(Written instruction) Update the lines below by changing every instance of "bear sculpture with raised arm" to "bear statue with lifted arm" and leaving everything else unchanged. Omit the pictures from your answer.

(Data supplied)
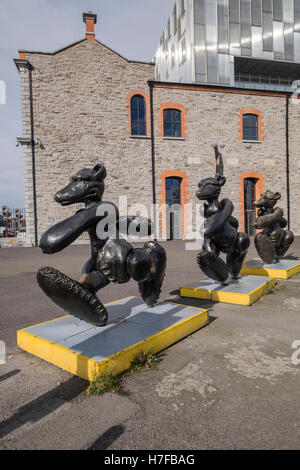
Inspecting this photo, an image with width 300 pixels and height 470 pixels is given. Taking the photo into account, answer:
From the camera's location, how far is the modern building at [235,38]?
2133cm

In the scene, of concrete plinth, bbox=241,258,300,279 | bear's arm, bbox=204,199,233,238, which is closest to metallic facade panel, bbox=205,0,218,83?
concrete plinth, bbox=241,258,300,279

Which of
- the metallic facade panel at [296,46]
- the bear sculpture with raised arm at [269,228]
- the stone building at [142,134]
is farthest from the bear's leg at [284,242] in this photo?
the metallic facade panel at [296,46]

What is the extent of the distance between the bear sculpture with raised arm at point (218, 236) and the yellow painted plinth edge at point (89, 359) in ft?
4.12

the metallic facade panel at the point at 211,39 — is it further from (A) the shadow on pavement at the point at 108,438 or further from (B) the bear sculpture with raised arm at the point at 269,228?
(A) the shadow on pavement at the point at 108,438

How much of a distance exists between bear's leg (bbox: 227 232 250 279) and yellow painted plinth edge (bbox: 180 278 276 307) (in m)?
0.52

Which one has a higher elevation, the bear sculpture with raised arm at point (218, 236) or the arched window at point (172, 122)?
the arched window at point (172, 122)

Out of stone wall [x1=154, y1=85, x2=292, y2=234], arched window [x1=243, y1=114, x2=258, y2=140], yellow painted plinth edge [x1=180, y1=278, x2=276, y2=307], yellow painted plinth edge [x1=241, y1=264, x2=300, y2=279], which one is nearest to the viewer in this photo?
yellow painted plinth edge [x1=180, y1=278, x2=276, y2=307]

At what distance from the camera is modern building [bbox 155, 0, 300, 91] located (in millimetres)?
21328

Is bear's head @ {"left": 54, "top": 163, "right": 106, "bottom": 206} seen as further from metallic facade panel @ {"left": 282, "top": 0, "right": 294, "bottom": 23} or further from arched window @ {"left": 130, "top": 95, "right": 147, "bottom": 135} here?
metallic facade panel @ {"left": 282, "top": 0, "right": 294, "bottom": 23}

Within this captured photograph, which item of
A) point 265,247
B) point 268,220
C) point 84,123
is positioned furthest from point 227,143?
point 265,247

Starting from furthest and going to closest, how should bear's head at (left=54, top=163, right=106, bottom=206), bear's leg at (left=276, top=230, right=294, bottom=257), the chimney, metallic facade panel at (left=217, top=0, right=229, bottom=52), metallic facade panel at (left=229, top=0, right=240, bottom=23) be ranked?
metallic facade panel at (left=229, top=0, right=240, bottom=23) < metallic facade panel at (left=217, top=0, right=229, bottom=52) < the chimney < bear's leg at (left=276, top=230, right=294, bottom=257) < bear's head at (left=54, top=163, right=106, bottom=206)

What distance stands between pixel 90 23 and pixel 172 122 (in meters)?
6.01

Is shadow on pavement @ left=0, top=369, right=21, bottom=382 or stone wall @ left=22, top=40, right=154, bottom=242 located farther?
stone wall @ left=22, top=40, right=154, bottom=242

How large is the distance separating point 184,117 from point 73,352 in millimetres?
14643
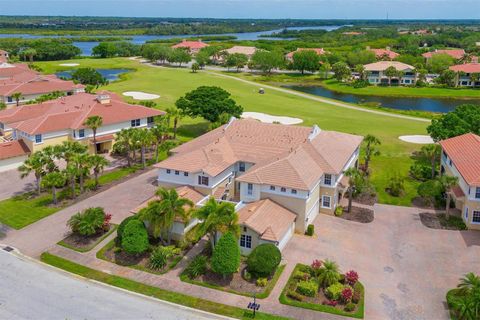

(Task answer)
Inspecting this photo, an image with width 300 pixels and height 470 pixels is given. Taking the photo into account, answer:
From the camera's location, how far is the modern building at [235,38]?
2133cm

In the scene, of concrete plinth, bbox=241,258,300,279 | bear's arm, bbox=204,199,233,238, which is closest to metallic facade panel, bbox=205,0,218,83?
concrete plinth, bbox=241,258,300,279

Which of
- the metallic facade panel at [296,46]
- the bear statue with lifted arm at [269,228]
- the stone building at [142,134]
is farthest from the bear's leg at [284,242] in this photo?
the metallic facade panel at [296,46]

What is the extent of the distance between the bear statue with lifted arm at point (218, 236) and the yellow painted plinth edge at point (89, 359) in ft?
4.12

the metallic facade panel at the point at 211,39 — is it further from (A) the shadow on pavement at the point at 108,438 or further from (B) the bear statue with lifted arm at the point at 269,228?
(A) the shadow on pavement at the point at 108,438

How much of a distance exists between bear's leg (bbox: 227 232 250 279) and yellow painted plinth edge (bbox: 180 278 276 307) (in m)?
0.52

Which one has a higher elevation, the bear statue with lifted arm at point (218, 236) or the arched window at point (172, 122)?
the arched window at point (172, 122)

Out of stone wall [x1=154, y1=85, x2=292, y2=234], arched window [x1=243, y1=114, x2=258, y2=140], yellow painted plinth edge [x1=180, y1=278, x2=276, y2=307], yellow painted plinth edge [x1=241, y1=264, x2=300, y2=279], which one is nearest to the viewer in this photo?
yellow painted plinth edge [x1=180, y1=278, x2=276, y2=307]

At what distance from the camera is modern building [bbox 155, 0, 300, 91] located (in millimetres)?
21328

Is bear's head @ {"left": 54, "top": 163, "right": 106, "bottom": 206} seen as further from metallic facade panel @ {"left": 282, "top": 0, "right": 294, "bottom": 23} or further from arched window @ {"left": 130, "top": 95, "right": 147, "bottom": 135} here?
metallic facade panel @ {"left": 282, "top": 0, "right": 294, "bottom": 23}

Within this captured photograph, which item of
A) point 265,247
B) point 268,220
C) point 84,123
is positioned furthest from point 227,143?
point 265,247

Starting from furthest and going to closest, how should bear's head at (left=54, top=163, right=106, bottom=206), bear's leg at (left=276, top=230, right=294, bottom=257), the chimney, metallic facade panel at (left=217, top=0, right=229, bottom=52), metallic facade panel at (left=229, top=0, right=240, bottom=23) be ranked?
metallic facade panel at (left=229, top=0, right=240, bottom=23) < metallic facade panel at (left=217, top=0, right=229, bottom=52) < the chimney < bear's leg at (left=276, top=230, right=294, bottom=257) < bear's head at (left=54, top=163, right=106, bottom=206)

What distance stands between pixel 90 23 and pixel 172 122 (in meters)?
6.01

Is shadow on pavement @ left=0, top=369, right=21, bottom=382 or stone wall @ left=22, top=40, right=154, bottom=242 located farther?
stone wall @ left=22, top=40, right=154, bottom=242

How large is the distance separating point 184,117 from point 73,352 in millimetres?
14643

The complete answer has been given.